▶ [WORK ORDER]: Make an exact copy of each entry, leaving out every picture.

▶ [RECORD SET]:
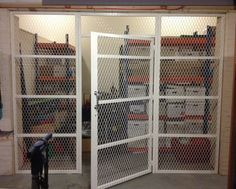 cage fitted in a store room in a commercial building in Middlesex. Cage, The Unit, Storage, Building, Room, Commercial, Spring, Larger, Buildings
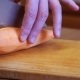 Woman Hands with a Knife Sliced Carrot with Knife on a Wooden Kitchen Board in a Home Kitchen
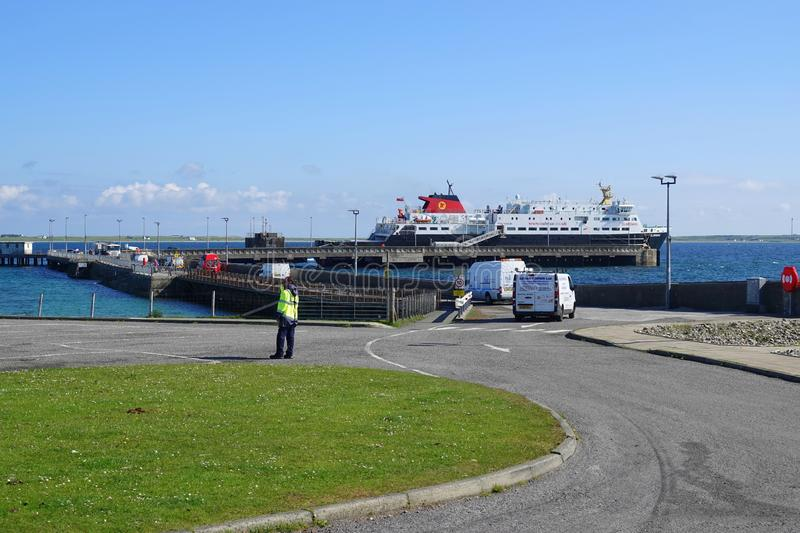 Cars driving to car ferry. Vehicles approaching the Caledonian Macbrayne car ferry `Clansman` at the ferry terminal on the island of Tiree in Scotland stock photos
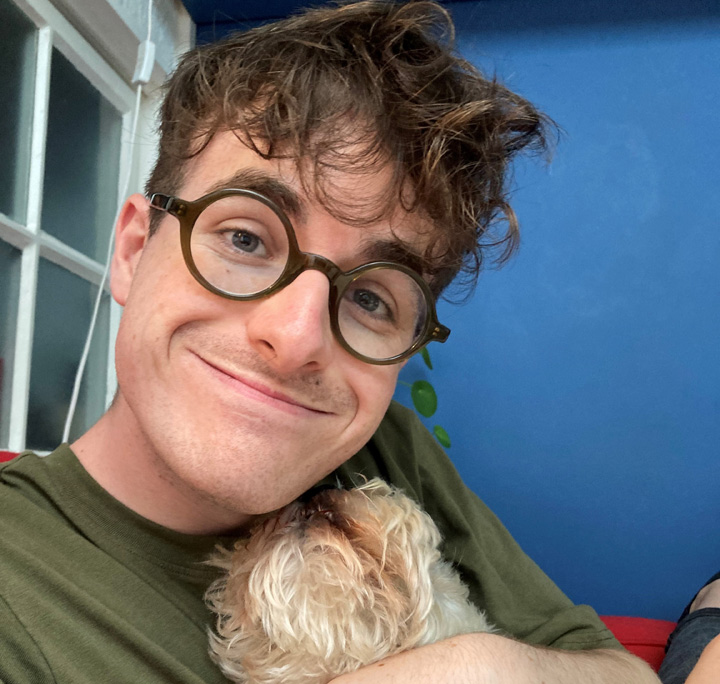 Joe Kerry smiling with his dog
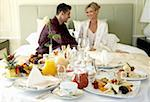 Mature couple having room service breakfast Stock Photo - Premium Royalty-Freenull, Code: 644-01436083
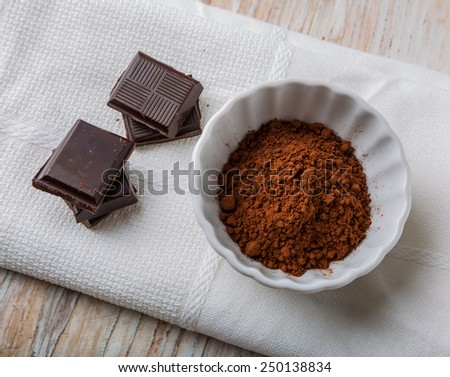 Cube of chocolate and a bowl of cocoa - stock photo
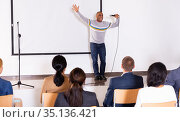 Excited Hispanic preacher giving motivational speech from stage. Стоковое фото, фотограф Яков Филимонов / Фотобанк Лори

▶ [ANSWER TO THIS PROBLEM]:
 cage fitted in a store room in a commercial building in Middlesex. Cage, The Unit, Storage, Building, Room, Commercial, Spring, Larger, Buildings
 Woman Hands with a Knife Sliced Carrot with Knife on a Wooden Kitchen Board in a Home Kitchen
 Cars driving to car ferry. Vehicles approaching the Caledonian Macbrayne car ferry `Clansman` at the ferry terminal on the island of Tiree in Scotland stock photos
 Joe Kerry smiling with his dog
 Mature couple having room service breakfast Stock Photo - Premium Royalty-Freenull, Code: 644-01436083
 Cube of chocolate and a bowl of cocoa - stock photo
 Excited Hispanic preacher giving motivational speech from stage. Стоковое фото, фотограф Яков Филимонов / Фотобанк Лори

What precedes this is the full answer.